* **WHAT THE TASK REQUIRES**
Recast the records as a Markdown table with the columns Row and Record line, taking only the lines from the one containing "Is the dead tree trunk at (x=218, y=95)" through the one containing "How far from". Give each line its own numbered row, and leave out blank lines.

——————

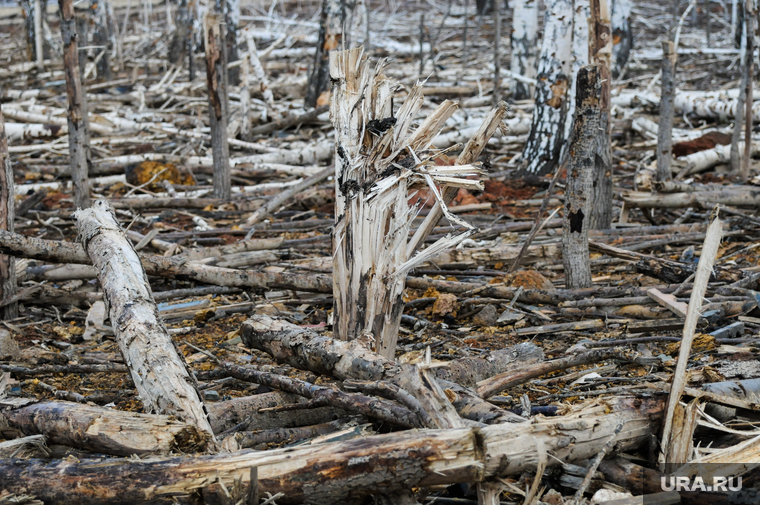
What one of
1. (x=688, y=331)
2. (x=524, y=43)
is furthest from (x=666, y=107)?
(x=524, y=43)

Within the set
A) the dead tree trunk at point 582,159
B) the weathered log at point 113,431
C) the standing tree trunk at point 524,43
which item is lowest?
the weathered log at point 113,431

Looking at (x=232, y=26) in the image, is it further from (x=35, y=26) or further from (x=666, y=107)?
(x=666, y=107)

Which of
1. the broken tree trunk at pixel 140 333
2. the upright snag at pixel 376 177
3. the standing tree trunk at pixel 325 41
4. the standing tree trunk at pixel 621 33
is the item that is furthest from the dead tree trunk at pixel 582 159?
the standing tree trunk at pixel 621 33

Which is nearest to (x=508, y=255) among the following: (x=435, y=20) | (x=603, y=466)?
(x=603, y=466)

——————

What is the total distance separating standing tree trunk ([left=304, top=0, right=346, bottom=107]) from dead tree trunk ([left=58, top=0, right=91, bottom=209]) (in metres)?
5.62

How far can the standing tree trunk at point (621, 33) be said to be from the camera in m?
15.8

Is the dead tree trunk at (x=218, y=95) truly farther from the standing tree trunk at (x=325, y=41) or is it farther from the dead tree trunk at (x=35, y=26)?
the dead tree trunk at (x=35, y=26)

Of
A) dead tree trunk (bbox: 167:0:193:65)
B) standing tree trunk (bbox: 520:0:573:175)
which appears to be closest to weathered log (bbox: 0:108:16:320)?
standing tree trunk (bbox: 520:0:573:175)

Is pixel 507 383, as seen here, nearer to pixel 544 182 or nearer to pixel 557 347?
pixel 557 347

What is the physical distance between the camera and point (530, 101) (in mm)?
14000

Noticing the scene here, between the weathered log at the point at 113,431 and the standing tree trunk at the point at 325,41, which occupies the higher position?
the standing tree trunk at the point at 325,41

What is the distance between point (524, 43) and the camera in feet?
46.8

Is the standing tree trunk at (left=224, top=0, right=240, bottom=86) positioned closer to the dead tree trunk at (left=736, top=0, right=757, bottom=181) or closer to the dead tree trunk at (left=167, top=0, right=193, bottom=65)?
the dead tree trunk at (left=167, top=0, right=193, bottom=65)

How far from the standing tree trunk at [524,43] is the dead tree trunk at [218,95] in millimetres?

——————

* **SOLUTION FOR THIS TASK**
| Row | Record line |
|---|---|
| 1 | Is the dead tree trunk at (x=218, y=95) truly farther from the standing tree trunk at (x=325, y=41) or is it farther from the dead tree trunk at (x=35, y=26)? |
| 2 | the dead tree trunk at (x=35, y=26) |
| 3 | Of |
| 4 | A) dead tree trunk (bbox: 167:0:193:65) |
| 5 | B) standing tree trunk (bbox: 520:0:573:175) |
| 6 | which appears to be closest to weathered log (bbox: 0:108:16:320)? |
| 7 | standing tree trunk (bbox: 520:0:573:175) |
| 8 | Is pixel 507 383, as seen here, nearer to pixel 544 182 or nearer to pixel 557 347? |
| 9 | pixel 557 347 |
| 10 | What is the physical distance between the camera and point (530, 101) (in mm)? |
| 11 | 14000 |
| 12 | Noticing the scene here, between the weathered log at the point at 113,431 and the standing tree trunk at the point at 325,41, which occupies the higher position? |
| 13 | the standing tree trunk at the point at 325,41 |
| 14 | What is the distance between point (524, 43) and the camera in feet? |
| 15 | 46.8 |
| 16 | Is the standing tree trunk at (left=224, top=0, right=240, bottom=86) positioned closer to the dead tree trunk at (left=736, top=0, right=757, bottom=181) or closer to the dead tree trunk at (left=167, top=0, right=193, bottom=65)? |
| 17 | the dead tree trunk at (left=167, top=0, right=193, bottom=65) |
| 18 | How far from the standing tree trunk at [524,43] is the dead tree trunk at [218,95] in millimetres? |